There’s still money in news – eBay Founder

Pierre Omidyar, after making billions with eBay, is focused on news.

News? What – There’s no money in news. Everyone knows that.

Apparently one billionaire doesn’t realize it. Or he knows something we don’t and Google does.

Pierre Omidyar is doing a for-profit News Start-up

It’s called Peer News and it launches in early 2010. It’s focused on local civic journalism.

Why For-Profit?

Because it can be done.

This is what a Boston Consulting Group survey found -

72% of US respondents were willing to pay for unique news such as local news.

This is what Mr. Omidyar writes -

We believe that a strong democracy requires an engaged society supported by effective news reporting and analysis. And, we believe that this can be done in a profitable, sustainable way.

Howard Weaver, who’s part of the brain-trust, puts it this way -

 the new venture intends to demonstrate that a digitally native, technologically fluent web organization can profitably serve targeted readers who want sophisticated journalism focused on local civic affairs.

Is there money in local news?

Yes.

It should be painfully obvious to anyone who wants to find clients or businesses near where they live or work that local news and local services are a HUGE source of revenue.

There are lots of restaurants, lawyers, real estate agents, and doctors who will gladly pay you a 10% to 20% finders fee for hooking them up with new clients in their city/zip code/neighbourhood.

It’s why Google is providing free turn by turn navigation. So they can point you to restaurants and gas stations that they make money from.

Why are newspapers not making money?

It’s so simple that they can’t see it.

  • People come to a newspaper for news or for information about something they want.
  • Newspapers try to sell them something else – something they don’t want.

Newspapers should link them to what they want and make money off of that. Also,

The more niche you go – whether it is narrowing down by locale or by interest, the more money you can make.

When a reader comes to you for movie reviews and showtimes – provide a review and then link them to the theater. Take 10% from the theater.

Don’t show them advertisements for DVDs and then wonder why only 1% of people click.

User Intent Vs Newspaper Perception

When users come to newspapers or a site there are two competing forces -

  1. What a user is looking for and wants to do.  
  2. What the site/newspaper site is trying to get the user to do.

In an ideal world newspapers would be -

  1. Selling News i.e.  letting people pay for what they want.
  2. Routing users to where they want to go and what they want to do (and taking a cut).

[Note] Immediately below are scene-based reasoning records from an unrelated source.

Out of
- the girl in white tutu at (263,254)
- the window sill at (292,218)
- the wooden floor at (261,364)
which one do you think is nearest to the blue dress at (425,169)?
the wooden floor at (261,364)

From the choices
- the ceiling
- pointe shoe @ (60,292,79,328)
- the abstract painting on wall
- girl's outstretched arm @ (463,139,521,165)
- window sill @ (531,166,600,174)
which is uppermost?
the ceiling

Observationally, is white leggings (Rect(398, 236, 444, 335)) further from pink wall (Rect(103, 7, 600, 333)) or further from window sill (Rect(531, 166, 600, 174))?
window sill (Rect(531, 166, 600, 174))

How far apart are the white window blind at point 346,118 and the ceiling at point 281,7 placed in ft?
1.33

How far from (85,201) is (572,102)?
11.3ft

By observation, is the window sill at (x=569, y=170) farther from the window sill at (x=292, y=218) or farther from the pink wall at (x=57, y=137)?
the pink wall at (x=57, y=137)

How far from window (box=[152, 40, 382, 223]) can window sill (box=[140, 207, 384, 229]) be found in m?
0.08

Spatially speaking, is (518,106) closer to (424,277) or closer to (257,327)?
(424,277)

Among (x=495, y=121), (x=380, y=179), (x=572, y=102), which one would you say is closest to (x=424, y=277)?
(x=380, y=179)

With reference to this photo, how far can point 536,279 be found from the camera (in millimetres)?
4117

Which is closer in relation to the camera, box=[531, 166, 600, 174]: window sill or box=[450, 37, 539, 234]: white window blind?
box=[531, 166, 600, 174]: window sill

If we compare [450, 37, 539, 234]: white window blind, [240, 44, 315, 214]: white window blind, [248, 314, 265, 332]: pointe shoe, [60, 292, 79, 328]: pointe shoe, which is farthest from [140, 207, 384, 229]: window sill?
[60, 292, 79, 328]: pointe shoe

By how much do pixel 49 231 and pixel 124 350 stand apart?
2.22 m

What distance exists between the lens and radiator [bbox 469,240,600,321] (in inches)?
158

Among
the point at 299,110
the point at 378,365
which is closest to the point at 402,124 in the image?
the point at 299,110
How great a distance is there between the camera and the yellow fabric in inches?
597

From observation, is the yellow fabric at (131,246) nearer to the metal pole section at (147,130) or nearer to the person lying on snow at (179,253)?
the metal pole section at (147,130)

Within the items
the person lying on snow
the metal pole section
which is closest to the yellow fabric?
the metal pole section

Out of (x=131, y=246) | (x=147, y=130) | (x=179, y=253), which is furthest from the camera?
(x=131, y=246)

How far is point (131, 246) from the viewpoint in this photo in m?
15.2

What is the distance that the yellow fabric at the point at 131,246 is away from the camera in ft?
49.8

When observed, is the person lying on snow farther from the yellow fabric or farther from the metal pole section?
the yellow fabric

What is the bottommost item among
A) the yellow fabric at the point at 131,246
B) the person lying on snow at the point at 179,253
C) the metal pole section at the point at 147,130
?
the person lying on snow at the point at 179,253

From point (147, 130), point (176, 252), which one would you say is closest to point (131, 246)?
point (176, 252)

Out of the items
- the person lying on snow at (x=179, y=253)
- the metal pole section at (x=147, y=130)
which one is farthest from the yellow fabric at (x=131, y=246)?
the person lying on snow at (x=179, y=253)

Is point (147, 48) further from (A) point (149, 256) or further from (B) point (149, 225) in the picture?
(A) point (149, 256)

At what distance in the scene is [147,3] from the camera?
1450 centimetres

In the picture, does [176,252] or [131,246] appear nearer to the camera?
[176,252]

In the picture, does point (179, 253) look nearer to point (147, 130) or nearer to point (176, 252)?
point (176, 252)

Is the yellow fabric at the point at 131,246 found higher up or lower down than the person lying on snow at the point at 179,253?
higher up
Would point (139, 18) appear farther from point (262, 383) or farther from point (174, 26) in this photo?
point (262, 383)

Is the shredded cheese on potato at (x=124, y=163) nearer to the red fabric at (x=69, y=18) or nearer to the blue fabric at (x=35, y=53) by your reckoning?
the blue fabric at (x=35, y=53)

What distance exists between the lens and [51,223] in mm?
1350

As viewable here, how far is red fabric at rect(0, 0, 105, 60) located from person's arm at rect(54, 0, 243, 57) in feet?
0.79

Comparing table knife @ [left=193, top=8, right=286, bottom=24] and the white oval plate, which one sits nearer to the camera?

In the worst case scenario, newspapers would -

  1. Neither make money off of news content.
  2. Nor take a cut off of where users are naturally going.
  3. Newspapers would try to force users to do something users had no intention of doing.

This is exactly what newspapers are doing. That is why you have 1% and 2% click-throughs on newspaper advertisements.

The saying about You can take a horse to the water but you can’t make it drink.

Well, on the Internet people are already looking to drink and newspapers can’t understand that all they have to do is take the horse to the water.